The Uganda Manufacturers’ Association (UMA) Financial Symposium is a flagship annual event that brings together key stakeholders across industry and finance to address the pressing financial needs of Uganda’s manufacturing sector. The symposium serves as a strategic platform for engagement, innovation, and actionable dialogue between manufacturers, financial institutions, policymakers, and development partners.
- Reaffirming government’s commitment to creating a more supportive financial environment, the Minister pledged that actionable recommendations emerging from the symposium would once again be tabled before Cabinet for consideration and follow-through. He pointed to concrete steps the government is already taking to ease the financing burden on industrial players. “These include the ongoing capitalization of the Uganda Development Bank (UDB), which now offers sector-targeted loans at interest rates as low as 8%, a substantial departure from prevailing commercial rates,” he said.


He cited efforts to strengthen institutions like the Uganda Development Bank (UDB), now offering loans at rates as low as 8%, and government-backed financing schemes such as the $217 million GROW Project supported by the World Bank. The Minister also referenced subsidized lending models where borrowers repay only the principal, with interest costs covered by government.
Diamond Trust Bank (DTB) Uganda Chief Executive Officer, Godfrey Ssebaana, joined the chorus for urgent financial sector reform, describing Uganda’s current industrial financing ecosystem as outdated and ill-suited for the demands of a modern, fast-growing economy.
“Manufacturing is the backbone of national transformation, and so, it is the engine of job creation, value addition, and export competitiveness.
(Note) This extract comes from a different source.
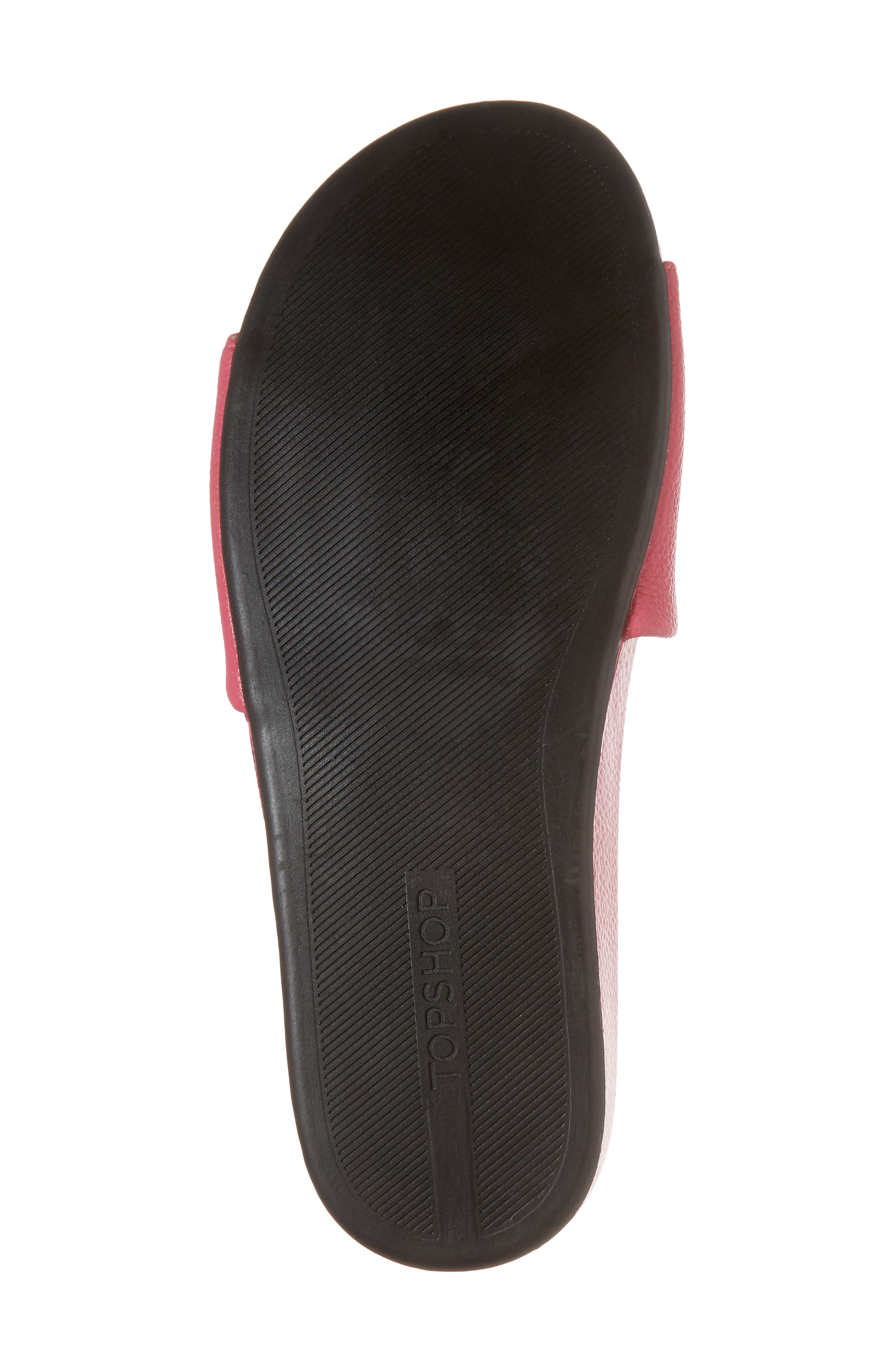 Homie Refined Slide Sandal,                             Alternate thumbnail 6, color,                             PINK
But without a robust and responsive financial architecture, Uganda cannot unlock the full potential of its industrial base,” he stated.
Ssebaana warned that the structural deficiencies in Uganda’s financial system, including the chronic shortage of affordable, long-term capital and a lack of sector-specific financial products, continue to hinder the growth of local manufacturers, especially small and medium-sized enterprises (SMEs) that make up the bulk of the industrial ecosystem.
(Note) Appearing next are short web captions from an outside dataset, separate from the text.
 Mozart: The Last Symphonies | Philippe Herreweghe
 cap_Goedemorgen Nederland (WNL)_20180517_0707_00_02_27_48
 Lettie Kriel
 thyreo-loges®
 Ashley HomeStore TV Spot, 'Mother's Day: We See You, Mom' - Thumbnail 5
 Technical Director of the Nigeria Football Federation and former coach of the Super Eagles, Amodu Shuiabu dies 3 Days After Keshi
- He stressed that if Uganda is to transition from a raw-materials-based economy to one driven by productivity, innovation, and resilience, it must undertake bold, systemic reforms that realign industrial financing with the country’s long-term development aspirations.
- Ssebaana outlined three critical strategic pillars that he believes must underpin the transformation of Uganda’s industrial financing. These he said include blended finance and patient capital, green finance, and fintech-enabled solutions.
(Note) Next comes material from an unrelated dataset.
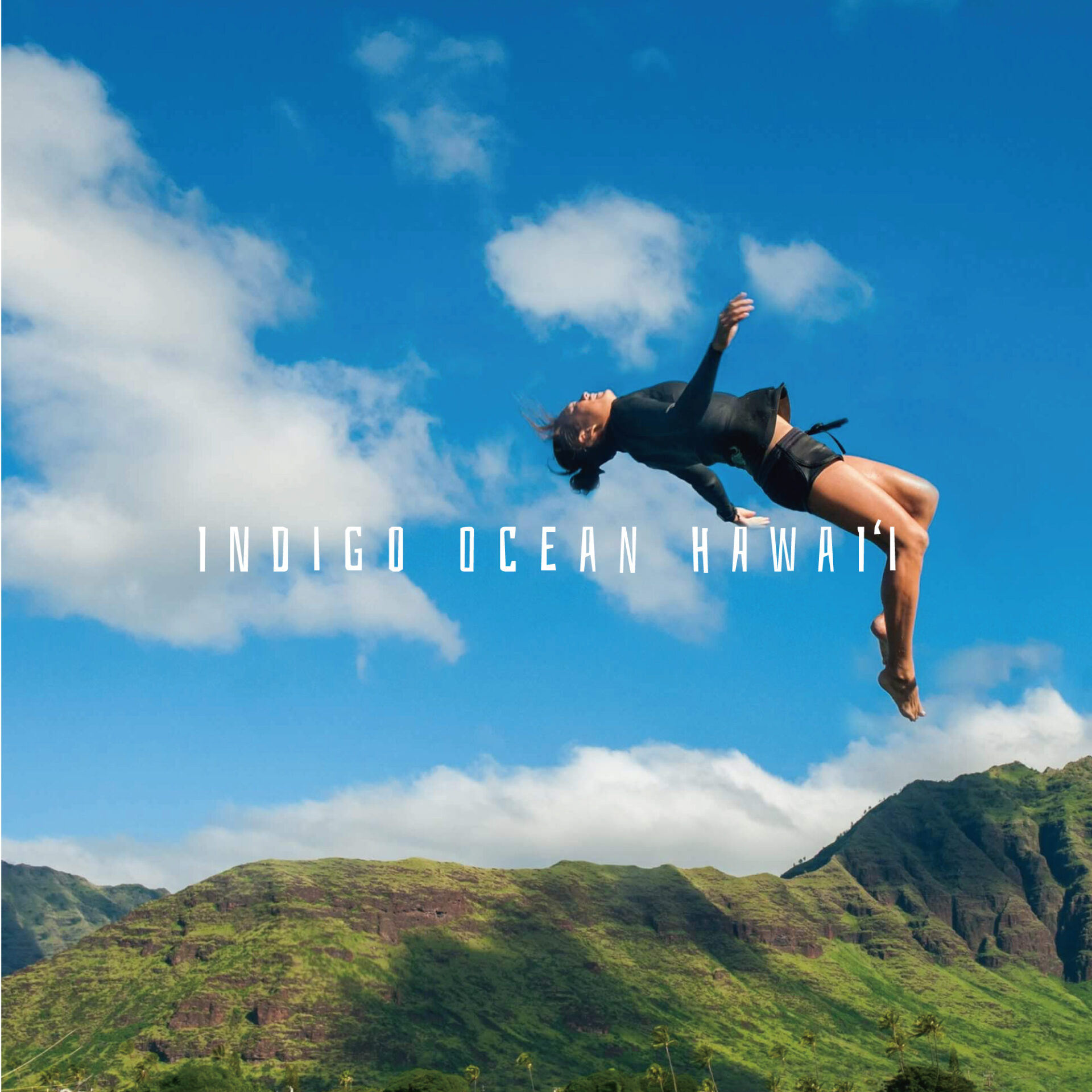 Indigo Ocean Hawaii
He advocated for the adoption of hybrid financing models that combine concessional public funds with private sector investment to de-risk high-impact projects, particularly in agro-processing, light engineering, and other productive sectors that are essential for sustainable industrialization.
“We must create financial instruments that recognize both risk and long-term value. Blended finance and patient capital allow us to support projects that may not yield immediate returns but have profound socio-economic impact over time,” Ssebaana noted.
In addition to broad strategic reforms, Ssebaana proposed a series of targeted interventions aimed at unlocking financing for Uganda’s manufacturing sector such as fiscal incentives to drive industrial sustainability, including tax breaks for manufacturers investing in energy-efficient technologies and green infrastructure. Such incentives, he argued, would not only lower production costs but also accelerate the country’s transition to an environmentally resilient economy.